What accounts for the links between premarital sex and marital difficulties? University of Chicago sociologist Edward Laumann and his colleagues suggest that people who acquire a taste for sexual activity at an early age, and who have multiple partners, are less likely “to be sexually exclusive over the remainder of their life, with the result that divorce is a more likely outcome for them.” Cohabitation and premarital sex have also been linked to a shift towards more individualistic and less marriage oriented norms and values. That is, the experience of engaging in sex or cohabitation seems to make persons more likely to adopt attitudes that place a priority on individual expression and de-emphasize the value of marriage and marital permanency; in turn, such individuals are more likely to adopt beliefs and behaviors that are incompatible with interdependent marital roles, and they are less likely to invest in their marriages.

Children born to unmarried mothers are significantly more likely than children born to married parents to suffer from poverty, physical and sexual abuse and neglect, psychological problems such as depression, delinquency and criminal activity, and educational failure. For instance, one study found that boys raised outside of an intact, married home were 2 to 3 times more likely to end up in prison as young adults. Another study found that children raised in single-parent families are about twice as likely to drop out of high school and to have a teenage pregnancy later in life. After surveying the literature on family structure, Penn State sociologist Paul Amato concluded, “Research clearly demonstrates that children growing up with two continuously married parents are less likely than other children to experience a wide range of cognitive, emotional, and social problems, not only during childhood, but also in adulthood.”

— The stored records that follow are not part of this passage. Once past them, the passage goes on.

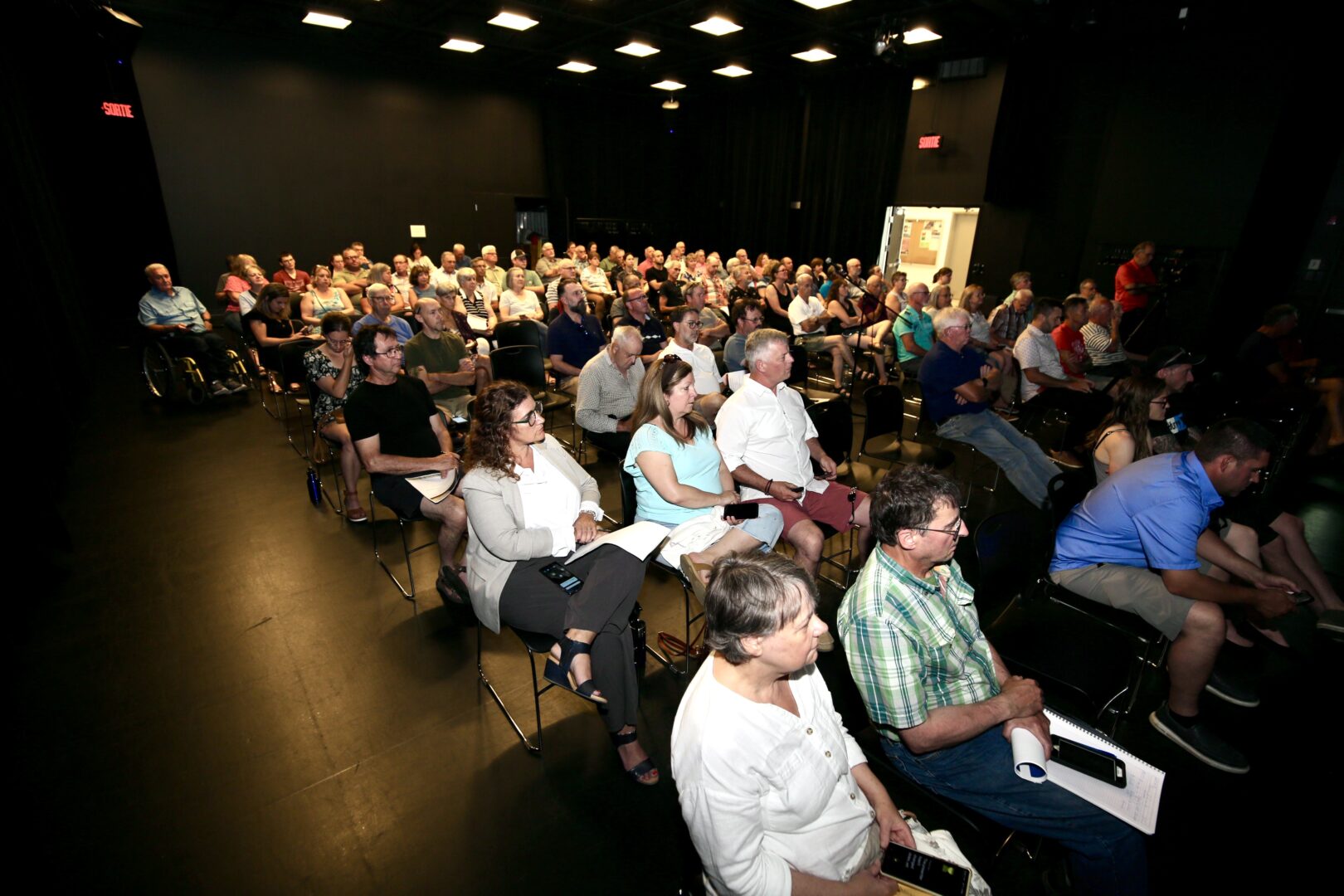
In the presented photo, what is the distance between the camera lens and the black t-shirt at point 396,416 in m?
3.29

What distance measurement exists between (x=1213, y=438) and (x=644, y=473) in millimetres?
2268

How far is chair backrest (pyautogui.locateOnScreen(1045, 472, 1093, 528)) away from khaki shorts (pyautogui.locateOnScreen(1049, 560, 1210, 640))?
0.26 metres

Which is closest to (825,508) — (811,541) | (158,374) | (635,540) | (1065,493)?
(811,541)

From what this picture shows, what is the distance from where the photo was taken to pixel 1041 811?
5.24ft

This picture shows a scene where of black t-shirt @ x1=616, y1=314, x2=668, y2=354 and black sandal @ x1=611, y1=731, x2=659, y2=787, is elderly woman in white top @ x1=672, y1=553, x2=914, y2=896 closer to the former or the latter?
black sandal @ x1=611, y1=731, x2=659, y2=787

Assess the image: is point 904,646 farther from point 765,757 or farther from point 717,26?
point 717,26

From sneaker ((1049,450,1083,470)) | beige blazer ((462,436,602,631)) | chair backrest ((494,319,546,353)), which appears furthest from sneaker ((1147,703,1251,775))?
chair backrest ((494,319,546,353))

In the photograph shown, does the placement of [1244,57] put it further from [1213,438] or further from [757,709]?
[757,709]

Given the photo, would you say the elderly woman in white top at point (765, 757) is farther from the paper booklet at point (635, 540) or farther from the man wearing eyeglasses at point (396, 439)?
the man wearing eyeglasses at point (396, 439)

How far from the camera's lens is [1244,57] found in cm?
720

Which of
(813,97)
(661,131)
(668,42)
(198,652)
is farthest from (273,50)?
(198,652)

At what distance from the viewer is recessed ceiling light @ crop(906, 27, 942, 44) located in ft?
28.5

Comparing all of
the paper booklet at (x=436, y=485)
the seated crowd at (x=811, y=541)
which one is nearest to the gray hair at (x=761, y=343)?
the seated crowd at (x=811, y=541)

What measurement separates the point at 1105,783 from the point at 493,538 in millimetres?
2002
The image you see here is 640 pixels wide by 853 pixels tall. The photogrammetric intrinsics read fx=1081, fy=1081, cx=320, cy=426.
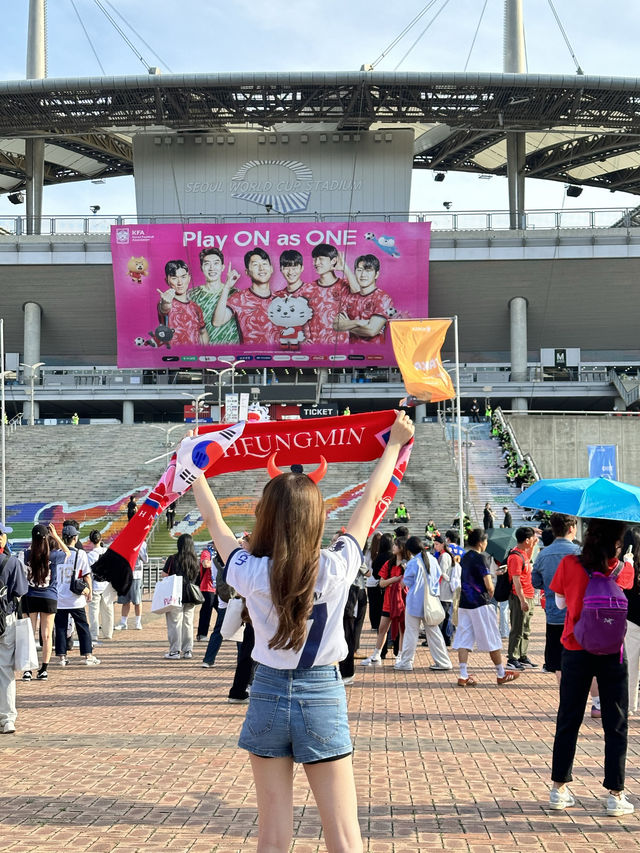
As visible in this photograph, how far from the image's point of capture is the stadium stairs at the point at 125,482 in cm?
3488

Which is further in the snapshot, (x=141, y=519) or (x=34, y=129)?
(x=34, y=129)

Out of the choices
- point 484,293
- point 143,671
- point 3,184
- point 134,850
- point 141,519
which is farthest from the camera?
point 3,184

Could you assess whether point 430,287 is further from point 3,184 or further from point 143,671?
point 143,671

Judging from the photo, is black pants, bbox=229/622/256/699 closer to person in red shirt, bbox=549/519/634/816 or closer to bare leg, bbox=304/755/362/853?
person in red shirt, bbox=549/519/634/816

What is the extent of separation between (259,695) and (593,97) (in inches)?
2113

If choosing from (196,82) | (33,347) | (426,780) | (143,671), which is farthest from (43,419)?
(426,780)

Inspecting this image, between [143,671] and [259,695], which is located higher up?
[259,695]

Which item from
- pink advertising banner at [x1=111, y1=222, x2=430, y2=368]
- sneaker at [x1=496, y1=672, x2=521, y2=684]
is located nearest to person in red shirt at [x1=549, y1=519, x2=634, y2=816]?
sneaker at [x1=496, y1=672, x2=521, y2=684]

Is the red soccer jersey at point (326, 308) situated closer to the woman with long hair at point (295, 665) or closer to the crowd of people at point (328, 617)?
the crowd of people at point (328, 617)

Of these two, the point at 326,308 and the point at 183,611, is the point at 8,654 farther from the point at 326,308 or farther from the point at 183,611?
the point at 326,308

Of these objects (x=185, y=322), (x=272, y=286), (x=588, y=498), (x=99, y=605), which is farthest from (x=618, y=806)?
(x=185, y=322)

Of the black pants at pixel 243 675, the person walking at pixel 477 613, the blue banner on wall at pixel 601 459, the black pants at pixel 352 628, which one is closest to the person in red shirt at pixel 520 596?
the person walking at pixel 477 613

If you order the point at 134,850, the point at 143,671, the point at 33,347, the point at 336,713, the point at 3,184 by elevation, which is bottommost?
the point at 143,671

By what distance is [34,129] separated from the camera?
57250 mm
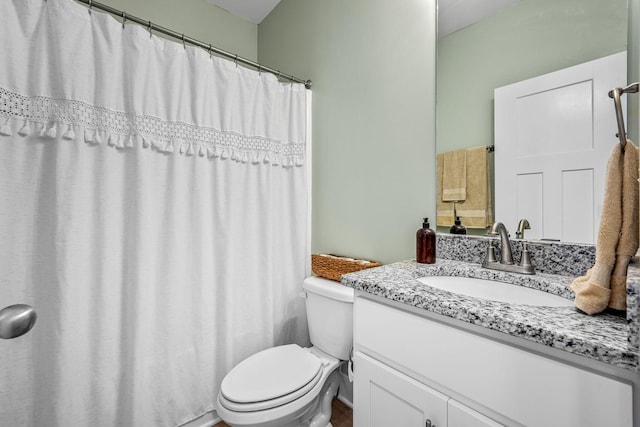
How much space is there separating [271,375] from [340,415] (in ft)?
1.97

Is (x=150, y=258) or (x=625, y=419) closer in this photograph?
(x=625, y=419)

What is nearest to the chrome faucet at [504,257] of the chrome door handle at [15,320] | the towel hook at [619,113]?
the towel hook at [619,113]

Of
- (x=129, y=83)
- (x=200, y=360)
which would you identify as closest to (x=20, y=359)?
(x=200, y=360)

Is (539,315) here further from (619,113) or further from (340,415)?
(340,415)

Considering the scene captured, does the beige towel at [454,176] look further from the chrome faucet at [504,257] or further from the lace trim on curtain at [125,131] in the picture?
the lace trim on curtain at [125,131]

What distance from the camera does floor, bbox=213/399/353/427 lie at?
57.2 inches

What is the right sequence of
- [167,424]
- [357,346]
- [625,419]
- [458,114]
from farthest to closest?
1. [167,424]
2. [458,114]
3. [357,346]
4. [625,419]

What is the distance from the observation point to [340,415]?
1.51m

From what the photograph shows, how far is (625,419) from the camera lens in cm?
49

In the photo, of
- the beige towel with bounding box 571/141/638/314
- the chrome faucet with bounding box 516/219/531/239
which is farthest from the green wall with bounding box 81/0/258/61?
the beige towel with bounding box 571/141/638/314

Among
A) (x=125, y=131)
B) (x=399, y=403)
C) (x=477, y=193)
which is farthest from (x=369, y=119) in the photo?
(x=399, y=403)

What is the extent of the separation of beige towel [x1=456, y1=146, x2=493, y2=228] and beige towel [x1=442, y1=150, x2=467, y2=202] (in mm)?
19

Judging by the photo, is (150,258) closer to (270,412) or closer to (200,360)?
(200,360)

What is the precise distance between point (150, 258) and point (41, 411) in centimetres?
66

Of course, over the last 40 years, more children have been born and reared outside a married home at least in part because the sexual revolution undercut the norm of premarital sexual abstinence. Most scholars who have studied the nation’s recent retreat from marriage over the last four decades agree that the sexual revolution played an important role in fueling this retreat. Dr. George Akerlof, a Nobel-prize-winning economist at the University of California-Berkeley, is particularly perceptive in this regard. In two different studies, he argues that the sexual revolution—aided in part by widespread contraception—fueled a dramatic increase in premarital sex, and reduced the normative imperative that men should take responsibility for the children they help bring into the world by marrying; these two developments, in turn, led to dramatic increases in non-marital childbearing. From this research, Dr. Akerlof concludes that the sexual revolution played an important role in the nation’s retreat from marriage over the last four decades, and is indirectly responsible for the social consequences of that retreat. In his words: “Just at the time, about 1970, that the permanent cure to poverty seemed to be on the horizon and just at the time that women had obtained the tools to control the number and timing of their children, single motherhood and the feminization of poverty began their long and steady rise.” Furthermore, he thinks the retreat from marriage caused in part by the sexual revolution was also implicated in the “crime shock and the substance abuse shock” of the 1970s and 1980s. Indeed, a number of other studies find that the retreat from marriage is strongly linked to increases in child poverty, crime, and substance abuse since the 1960s. The bottom line is this: the erosion of the norm of premarital sexual abstinence, both in belief and behavior, appears to have played an important role in the weakening of American family life and, in turn, some of the nation’s most pressing social problems.

Thus, the norm that sex should be reserved for marriage would seem to increase the likelihood that any individual could enjoy a strong and satisfying family life; furthermore, increased public support for such a norm would also seem likely to foster happier and healthier families in the United States as a whole.

W. Bradford Wilcox, Ph.D., A Scientific Review of Abstinence and Abstinence Programs, Technical Assistance Module for Abstinence Education Grantees. Arlington, VA. Pal-Tech, Inc., February 2008. pp. 6-8.